『笑の大学』ってどんな映画?
三谷幸喜主宰の劇団「東京サンシャインボーイズ」の舞台を三谷自身の脚本と星護監督の演出で映画化したシチュエーション・コメディ。戦時下の取調室という閉ざされた空間で、笑いを排除しようとする検閲官と、笑いに命をかける劇作家が繰り広げる、奇妙で熱い7日間を描く。
「一度も笑ったことがない」と豪語する検閲官・向坂(役所広司)と、新作の上演許可を求めて奮闘する劇作家・椿(稲垣吾郎)の二人の丁々発止のやり取りがメイン。役所の威厳あふれる変化と、稲垣の浮世離れした芸術家魂がぶつかり合い、いつしか「最高の台本」が作り上げられていく。
笑いを消そうとして出される向坂の無茶苦茶な注文が、椿の機転によってさらなる笑いを生む逆転の構造。対立していたはずの二人が、一つの机を挟んで「面白いもの」を作ろうと夢中になる姿は創作というものの本質を突いている。
「この非常時に喜劇など不謹慎だ」という時代の重圧に、笑いの力で抗おうとする物語は、三谷幸喜の喜劇人としての矜持が込められたもの。舞台版にはなかった、劇中劇のイメージシーンに登場する木村多江や眞島秀和、木梨憲武といったゲストの使い方も贅沢。

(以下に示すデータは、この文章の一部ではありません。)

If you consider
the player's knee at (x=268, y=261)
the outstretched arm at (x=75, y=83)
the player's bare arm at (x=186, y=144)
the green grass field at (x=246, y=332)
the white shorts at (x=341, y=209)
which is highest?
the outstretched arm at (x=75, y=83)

笑い転げた後にやってくる、戦争という現実。あの美しい台本が、その後どうなったのか……。ラストシーンには余韻がある。
あらすじ
1940年(昭和15年)10月。日本は戦争(日中戦争)への道を歩み始めていた。国民の娯楽である演劇は規制され、警察で台本の検閲を受けなければ上演できない時代に、生まれて一度も心の底から笑ったことがない検閲官・向坂睦男と、劇団「笑の大学」座付作家・椿一が警視庁の取調室で顔を合わせる。「笑い」に理解のない向坂は「このご時世に、低俗な軽演劇など不謹慎であり上演する必要はない」と考え、「笑の大学」での演目上演中止に持ち込むべく、椿に無理難題を課すが、椿は何としても上演許可を貰うため、向坂の要求を飲みながらも更に「笑い」を増やす抜け道を必死に考え、一晩かけて書き直していく。
キャスト
椿一 – 稲垣吾郎
廊下の制服警官 – 高橋昌也
青空寛太 – 小松政夫
モギリのおばさん – 石井トミコ
ロミエット – 小橋めぐみ
ジュリオ – 河野安郎
石川三十五右衛門 – 長江英和
チャーチル – ダン・ケニー
ヒトラー – チュフォレッティ
戯作者 – 吉田朝、陰山泰、蒲生純一、つじしんめい、伊勢志摩、小林令門
浅草の警官 – 桜井聖
劇場の呼び込み – 藏内秀樹、矢柴俊博、加瀬慎一
貫一 – 眞島秀和
お宮 – 木村多江
警官・大河原 – 八嶋智人
カフェの女給 – 加藤あい
劇団の支配人 – 木梨憲武
笑おうと思って、ツタヤで借りたのに…。
うーん、これ、みんな面白いって言ってるな。しかも舞台版(西村雅彦・近藤芳正)がさらに面白いらしい。そうだろうな。またラジオドラマ版もあるようだ。
しかし、筆者はまったく楽しめなかったのである。
役所広司の熱演は認めるが(稲垣某は×)、やはり映画としてはひとつも面白くない。
同じ密室劇でも、「十二人の優しい日本人」は、まだ映画としてみるべき点があったように思うのは、空間がまだ構造をなしていたし(長方形の部屋と廊下、暗い続き部屋、屋外)──この映画では真四角な部屋だけが文字通りの舞台なのである──やはり、群像劇だったからだ。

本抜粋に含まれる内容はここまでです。